優柔不断が理想の無主義主義。遊び相手は映画だけ

■ その手に触れるまで (2019)

2020年09月05日 | ■銀幕酔談・感想篇「今宵もほろ酔い」
ぴたりと少年に寄り添い視線を外さない手持ちカメラ映像が延々と続く。自分には、もうこれしかないという“思い込み”の盲進から、彼の真摯さと切実さがひしひしと伝わってくる。偏狭な大人の犠牲者である彼の、すべての大人へ向けた未熟で検討違いな復讐を、私は支持すらし始めていた。

〔ご注意〕以下、結末に関するネタバレがあります

だから私には、あの謝罪が理解できなかった。謝罪の言葉を口にすべきは、子供(少年)ではなく大人たちの方ではないのか。

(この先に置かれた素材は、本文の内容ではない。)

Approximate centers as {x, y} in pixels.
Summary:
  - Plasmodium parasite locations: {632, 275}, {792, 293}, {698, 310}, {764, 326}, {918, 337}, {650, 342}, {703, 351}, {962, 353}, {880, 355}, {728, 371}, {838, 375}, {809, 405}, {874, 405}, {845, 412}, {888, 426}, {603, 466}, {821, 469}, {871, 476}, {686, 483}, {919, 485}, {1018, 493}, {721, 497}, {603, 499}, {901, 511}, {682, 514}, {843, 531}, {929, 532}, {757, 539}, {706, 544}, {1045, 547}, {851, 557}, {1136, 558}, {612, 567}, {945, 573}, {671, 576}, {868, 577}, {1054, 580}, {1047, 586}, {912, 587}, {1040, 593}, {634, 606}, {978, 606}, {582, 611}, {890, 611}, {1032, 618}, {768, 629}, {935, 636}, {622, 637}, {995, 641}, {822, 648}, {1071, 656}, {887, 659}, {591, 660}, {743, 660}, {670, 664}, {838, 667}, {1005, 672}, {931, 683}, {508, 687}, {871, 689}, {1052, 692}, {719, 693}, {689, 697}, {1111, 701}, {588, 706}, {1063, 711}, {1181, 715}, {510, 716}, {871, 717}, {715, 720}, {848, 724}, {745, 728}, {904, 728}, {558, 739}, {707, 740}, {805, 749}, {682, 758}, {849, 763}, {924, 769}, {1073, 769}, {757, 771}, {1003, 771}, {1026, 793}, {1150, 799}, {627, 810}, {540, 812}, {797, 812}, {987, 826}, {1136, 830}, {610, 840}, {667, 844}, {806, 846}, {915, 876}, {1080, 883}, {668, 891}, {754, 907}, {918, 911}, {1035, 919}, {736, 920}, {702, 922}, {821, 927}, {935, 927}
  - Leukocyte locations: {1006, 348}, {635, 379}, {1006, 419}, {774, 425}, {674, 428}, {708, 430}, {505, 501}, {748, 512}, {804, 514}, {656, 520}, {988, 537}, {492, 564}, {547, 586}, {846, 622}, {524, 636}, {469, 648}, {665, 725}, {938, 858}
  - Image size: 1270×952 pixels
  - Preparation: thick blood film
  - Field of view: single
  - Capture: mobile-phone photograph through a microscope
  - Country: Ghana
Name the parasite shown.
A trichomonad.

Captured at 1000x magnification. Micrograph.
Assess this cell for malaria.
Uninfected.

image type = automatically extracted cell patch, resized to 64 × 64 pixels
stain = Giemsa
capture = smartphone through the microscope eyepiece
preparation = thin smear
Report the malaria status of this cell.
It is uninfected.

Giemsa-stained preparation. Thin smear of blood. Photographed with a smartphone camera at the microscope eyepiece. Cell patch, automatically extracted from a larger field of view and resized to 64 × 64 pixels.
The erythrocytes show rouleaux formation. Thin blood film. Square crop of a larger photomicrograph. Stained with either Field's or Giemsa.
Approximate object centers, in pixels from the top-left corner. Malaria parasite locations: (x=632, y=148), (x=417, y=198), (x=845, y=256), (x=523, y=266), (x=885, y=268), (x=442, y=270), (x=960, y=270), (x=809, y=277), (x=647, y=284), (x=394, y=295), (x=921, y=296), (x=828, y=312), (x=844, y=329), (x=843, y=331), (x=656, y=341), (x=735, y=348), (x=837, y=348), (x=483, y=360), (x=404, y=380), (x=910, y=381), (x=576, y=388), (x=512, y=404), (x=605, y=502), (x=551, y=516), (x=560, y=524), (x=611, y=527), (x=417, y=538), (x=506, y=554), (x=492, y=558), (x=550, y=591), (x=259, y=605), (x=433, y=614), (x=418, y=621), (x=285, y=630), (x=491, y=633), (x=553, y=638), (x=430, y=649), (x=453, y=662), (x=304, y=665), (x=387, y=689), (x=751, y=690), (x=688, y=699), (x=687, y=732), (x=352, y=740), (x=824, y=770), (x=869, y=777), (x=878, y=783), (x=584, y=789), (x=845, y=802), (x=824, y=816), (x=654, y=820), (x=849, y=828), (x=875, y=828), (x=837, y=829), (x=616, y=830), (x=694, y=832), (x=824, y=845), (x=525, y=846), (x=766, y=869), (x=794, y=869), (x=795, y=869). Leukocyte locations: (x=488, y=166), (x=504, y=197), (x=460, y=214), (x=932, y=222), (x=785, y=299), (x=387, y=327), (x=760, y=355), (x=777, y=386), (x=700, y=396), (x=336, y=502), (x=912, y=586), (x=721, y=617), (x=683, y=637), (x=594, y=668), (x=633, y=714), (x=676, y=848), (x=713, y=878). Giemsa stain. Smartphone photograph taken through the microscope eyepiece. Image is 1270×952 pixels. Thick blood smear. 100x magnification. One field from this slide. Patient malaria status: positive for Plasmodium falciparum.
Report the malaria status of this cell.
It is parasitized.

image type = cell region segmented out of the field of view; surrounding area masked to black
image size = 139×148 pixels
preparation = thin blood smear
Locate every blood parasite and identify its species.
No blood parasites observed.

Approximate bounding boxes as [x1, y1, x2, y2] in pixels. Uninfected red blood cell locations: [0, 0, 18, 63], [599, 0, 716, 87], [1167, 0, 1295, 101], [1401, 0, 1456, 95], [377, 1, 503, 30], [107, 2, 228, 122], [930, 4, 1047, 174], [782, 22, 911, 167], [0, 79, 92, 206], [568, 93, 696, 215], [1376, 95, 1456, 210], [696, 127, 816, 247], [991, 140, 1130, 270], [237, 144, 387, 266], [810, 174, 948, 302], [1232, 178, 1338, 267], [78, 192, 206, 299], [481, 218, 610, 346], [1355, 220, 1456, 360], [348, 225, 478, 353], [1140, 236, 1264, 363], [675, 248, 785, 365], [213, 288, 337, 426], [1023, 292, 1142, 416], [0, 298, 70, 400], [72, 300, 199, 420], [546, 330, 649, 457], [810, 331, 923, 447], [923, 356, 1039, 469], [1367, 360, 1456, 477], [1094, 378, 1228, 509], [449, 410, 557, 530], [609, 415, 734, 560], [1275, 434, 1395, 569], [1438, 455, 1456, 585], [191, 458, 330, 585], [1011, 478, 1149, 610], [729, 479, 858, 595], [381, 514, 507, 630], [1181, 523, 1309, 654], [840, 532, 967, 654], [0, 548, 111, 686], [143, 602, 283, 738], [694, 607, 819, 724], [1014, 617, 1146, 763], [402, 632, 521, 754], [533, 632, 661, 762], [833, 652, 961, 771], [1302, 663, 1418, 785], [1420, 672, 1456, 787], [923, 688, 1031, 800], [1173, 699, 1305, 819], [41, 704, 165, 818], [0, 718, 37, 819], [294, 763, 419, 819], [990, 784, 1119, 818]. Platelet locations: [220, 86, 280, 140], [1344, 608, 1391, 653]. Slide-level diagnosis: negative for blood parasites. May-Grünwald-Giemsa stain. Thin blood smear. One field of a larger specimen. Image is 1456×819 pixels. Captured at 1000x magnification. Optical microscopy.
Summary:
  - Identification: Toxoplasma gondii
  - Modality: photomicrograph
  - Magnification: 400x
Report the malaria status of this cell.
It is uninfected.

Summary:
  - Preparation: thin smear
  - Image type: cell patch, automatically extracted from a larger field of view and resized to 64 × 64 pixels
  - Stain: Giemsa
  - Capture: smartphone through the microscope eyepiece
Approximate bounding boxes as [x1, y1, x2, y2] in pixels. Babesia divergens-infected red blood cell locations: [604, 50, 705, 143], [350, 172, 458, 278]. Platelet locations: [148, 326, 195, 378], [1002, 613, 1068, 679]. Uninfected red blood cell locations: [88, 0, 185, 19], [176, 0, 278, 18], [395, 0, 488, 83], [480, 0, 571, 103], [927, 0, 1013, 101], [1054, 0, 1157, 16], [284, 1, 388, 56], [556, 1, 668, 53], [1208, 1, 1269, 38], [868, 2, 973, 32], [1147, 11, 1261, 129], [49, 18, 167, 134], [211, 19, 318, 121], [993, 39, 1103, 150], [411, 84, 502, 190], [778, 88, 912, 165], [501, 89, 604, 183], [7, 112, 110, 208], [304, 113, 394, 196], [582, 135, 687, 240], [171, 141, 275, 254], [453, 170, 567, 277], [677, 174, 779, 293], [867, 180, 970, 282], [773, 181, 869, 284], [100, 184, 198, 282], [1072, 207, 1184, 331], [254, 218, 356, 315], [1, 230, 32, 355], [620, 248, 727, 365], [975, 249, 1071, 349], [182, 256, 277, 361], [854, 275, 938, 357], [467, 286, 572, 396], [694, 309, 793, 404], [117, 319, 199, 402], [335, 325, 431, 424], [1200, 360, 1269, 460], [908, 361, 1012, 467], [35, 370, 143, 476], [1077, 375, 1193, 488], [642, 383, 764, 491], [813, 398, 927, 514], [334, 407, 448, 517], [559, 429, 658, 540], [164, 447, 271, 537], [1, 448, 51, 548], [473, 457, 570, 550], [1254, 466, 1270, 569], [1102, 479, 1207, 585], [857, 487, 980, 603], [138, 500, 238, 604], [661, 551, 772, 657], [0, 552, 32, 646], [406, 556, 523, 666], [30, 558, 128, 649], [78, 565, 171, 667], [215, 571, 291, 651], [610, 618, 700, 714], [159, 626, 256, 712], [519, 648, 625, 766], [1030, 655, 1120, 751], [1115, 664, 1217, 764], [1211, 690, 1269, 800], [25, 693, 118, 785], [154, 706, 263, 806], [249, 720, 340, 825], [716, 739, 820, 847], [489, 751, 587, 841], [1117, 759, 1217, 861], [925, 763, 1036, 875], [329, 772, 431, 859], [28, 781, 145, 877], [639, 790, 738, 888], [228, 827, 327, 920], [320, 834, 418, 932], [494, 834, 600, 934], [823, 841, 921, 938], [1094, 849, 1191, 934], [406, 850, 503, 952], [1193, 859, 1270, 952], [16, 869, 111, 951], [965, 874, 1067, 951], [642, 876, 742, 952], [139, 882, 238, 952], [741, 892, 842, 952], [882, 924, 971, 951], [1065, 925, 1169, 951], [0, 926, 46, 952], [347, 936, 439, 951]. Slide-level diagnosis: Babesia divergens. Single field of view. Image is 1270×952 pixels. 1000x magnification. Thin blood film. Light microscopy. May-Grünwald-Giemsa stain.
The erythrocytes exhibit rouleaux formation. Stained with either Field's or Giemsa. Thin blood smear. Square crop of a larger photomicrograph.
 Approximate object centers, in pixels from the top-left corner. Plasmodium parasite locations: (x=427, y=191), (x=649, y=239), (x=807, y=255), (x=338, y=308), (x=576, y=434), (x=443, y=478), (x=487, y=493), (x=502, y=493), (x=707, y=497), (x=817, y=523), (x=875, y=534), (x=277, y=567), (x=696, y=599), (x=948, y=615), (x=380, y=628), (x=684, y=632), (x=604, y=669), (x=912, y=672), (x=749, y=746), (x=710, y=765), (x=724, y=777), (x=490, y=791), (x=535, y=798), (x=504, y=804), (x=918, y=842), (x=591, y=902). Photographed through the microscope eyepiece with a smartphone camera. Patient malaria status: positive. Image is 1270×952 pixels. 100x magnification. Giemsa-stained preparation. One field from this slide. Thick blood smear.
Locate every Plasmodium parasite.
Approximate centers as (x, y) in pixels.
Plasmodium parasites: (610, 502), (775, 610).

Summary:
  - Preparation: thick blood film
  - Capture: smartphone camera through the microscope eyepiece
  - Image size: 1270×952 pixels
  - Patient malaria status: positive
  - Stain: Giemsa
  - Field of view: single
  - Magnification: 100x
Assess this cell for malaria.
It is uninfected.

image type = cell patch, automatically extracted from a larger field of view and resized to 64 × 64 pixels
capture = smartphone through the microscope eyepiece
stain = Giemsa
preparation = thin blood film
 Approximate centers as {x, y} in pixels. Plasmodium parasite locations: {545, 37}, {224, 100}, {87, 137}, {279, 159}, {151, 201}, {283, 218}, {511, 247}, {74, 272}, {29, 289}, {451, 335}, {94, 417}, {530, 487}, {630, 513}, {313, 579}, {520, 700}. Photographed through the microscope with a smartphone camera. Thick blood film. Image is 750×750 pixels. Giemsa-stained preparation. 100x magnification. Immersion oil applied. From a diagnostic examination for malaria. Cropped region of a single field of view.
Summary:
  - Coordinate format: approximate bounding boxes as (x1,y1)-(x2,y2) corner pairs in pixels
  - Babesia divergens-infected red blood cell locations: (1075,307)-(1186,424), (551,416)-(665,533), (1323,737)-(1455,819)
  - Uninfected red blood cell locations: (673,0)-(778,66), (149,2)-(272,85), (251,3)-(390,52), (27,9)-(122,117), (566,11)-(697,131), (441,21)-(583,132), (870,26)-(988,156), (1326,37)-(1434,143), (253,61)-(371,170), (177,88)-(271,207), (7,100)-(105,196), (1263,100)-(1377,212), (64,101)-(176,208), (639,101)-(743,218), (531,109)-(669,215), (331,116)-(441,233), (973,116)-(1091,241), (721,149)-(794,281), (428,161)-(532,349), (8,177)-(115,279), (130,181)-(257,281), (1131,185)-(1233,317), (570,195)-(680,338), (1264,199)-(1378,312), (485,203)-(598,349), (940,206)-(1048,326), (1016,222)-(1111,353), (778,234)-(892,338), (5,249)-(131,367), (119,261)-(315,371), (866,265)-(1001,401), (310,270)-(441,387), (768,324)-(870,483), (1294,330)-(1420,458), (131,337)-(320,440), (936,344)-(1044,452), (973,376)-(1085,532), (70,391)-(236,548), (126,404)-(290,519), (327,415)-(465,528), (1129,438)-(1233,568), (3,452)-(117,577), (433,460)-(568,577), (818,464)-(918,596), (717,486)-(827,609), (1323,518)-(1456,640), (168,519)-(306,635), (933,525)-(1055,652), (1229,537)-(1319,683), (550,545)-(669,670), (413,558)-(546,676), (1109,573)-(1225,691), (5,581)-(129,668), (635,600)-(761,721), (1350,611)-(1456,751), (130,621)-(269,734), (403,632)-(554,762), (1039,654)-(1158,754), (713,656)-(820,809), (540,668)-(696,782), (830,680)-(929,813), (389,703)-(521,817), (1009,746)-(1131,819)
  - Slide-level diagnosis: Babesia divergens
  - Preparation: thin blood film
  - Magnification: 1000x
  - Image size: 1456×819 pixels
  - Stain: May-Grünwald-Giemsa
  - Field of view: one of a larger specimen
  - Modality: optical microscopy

作者であるダルデンヌ兄弟は、感情を排して客観的に「この状況」を描こうとしているように見える。アラビア語教育が異文化理解に欠かせなと考えている女性教師も、犯罪を企てる少年を更生へ導こうとする少年院の指導員も、心理療法士も、弁護士も 大人たちはみなプロフェショナルらしく冷静で理性的だ。だかその態度は、非論理的(宗教的)な罪を恐れ一方的託宣(教義)を盲目的に遵守することがアイデンティティとなってしまった少年の「心」の問題と対峙するには、いささか形式的(マニュアルライク)に見えなくもない。おそらくダルディンヌ兄弟も、その“噛み合わなさ”すなわち「心情の不在」に問題があることに薄々気づいているはずだ。

ならば、謝るべきはやはり子供ではなく、大人の方だと私は思う。強者のほうから弱者に寄り添わない限り、その溝は埋まらないのだから。過ちを犯すのは常に弱者(子供)だという発想は、弱者は常に過ちを犯すという上から目線に転嫁しかねない。ダルデンヌ兄弟の映画創りに敬意を感じつつも、どこか違和感を感じてしまうのは、まさに弱者に対する立ち位置の違いだということに本作で気づいた。同じ弱者を描きながらケン・ローチとはまさに真逆の視線なのだ。